Updated: Jul 22, 2019
Cryptococcus neoformans is a pathogenic intracellular yeast and the causative agent of cryptococcosis, a systemic infectious disease with a higher prevalence in immunocompromised individuals. The polysaccharide capsule is the main virulence factor and phenotypic feature of C. neoformans and plays an important role in the survival of the yeast in phagocytic cells. Since increased capsule diameter is correlated with increased virulence it is essential to quickly and accurately quantify capsule measurements. This study conducted by the labs of Dr. David Nelson and Dr. Erin McClelland at Middle Tennessee State University along with Hoyin Lai (DRVISION) have illustrated capsule induction in Cryptococcus neoformans and developed computational methods to measure the capsule diameter.
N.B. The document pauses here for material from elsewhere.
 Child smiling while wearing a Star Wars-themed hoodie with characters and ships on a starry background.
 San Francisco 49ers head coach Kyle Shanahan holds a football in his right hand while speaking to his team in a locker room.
The cells of C. neoformans increase their capsular diameter in response to diverse stressors so data on capsule size of different strains under varying growth conditions can provide important information about the pathogen and its responses to different stimuli. By measuring the linear diameter of the capsule the authors of the study quantified the capsule size using India ink combined with conventional light microscopy (a more cost-effective and widely used procedure), and with fluorescent dyes combined with confocal microscopy.
Transforming complex imaging data into quantitative information
After quantifying the capsule size by measuring the linear diameter of the capsule, the authors captured images of hundreds of C. neoformans cells with digital microscopes. So far researchers have calculated the whole body size (capsule and cell body) manually, which is both time-consuming and subject to human error. Since precise and reliable analysis is essential for extracting quantitative information from complex and large data sets, automated computational image analysis is crucial for researchers. However, measurement of the capsule in India Ink stained images has been difficult to automate with available tools and accurate identification of the interface between the cell wall and capsule has been difficult to resolve.
In this study, the authors used Aivia for automated measurement of capsule diameter from images of India Ink stained cells that produced results comparable to manual measurement methods. Aivia uses machine learning technology for image segmentation and object classification. The Colony Analysis and Cell Proliferation recipes were used by the authors to detect, segment, and measure 2D images of C. neoformans cells and capsule diameters, which was compared to manual measurements of the same data sets (Fig. 2).
The authors found that using Aivia for automated measurement of the capsule diameter was a viable alternative to manual measurement because it offered the researchers the benefit of reproducibility and eliminated much of the human variability that is associated with manual measurements along with time-saving opportunities (by at least 50%) at high degree of accuracy and efficiency.
The C. neoformans capsule remains an enigmatic structure, and the present study demonstrates an important computational approach for the automation of the measurement of a critical virulence factor that circumvents experimenter bias and improves reproducibility.
Guess, T., Lai, H., Smith, S. E., Sircy, L., Cunningham, K., Nelson, D. E., McClelland, E. E. Size Matters: Measurement of Capsule Diameter in Cryptococcus neoformans. J. Vis. Exp. (132), e57171, doi:10.3791/57171 (2018).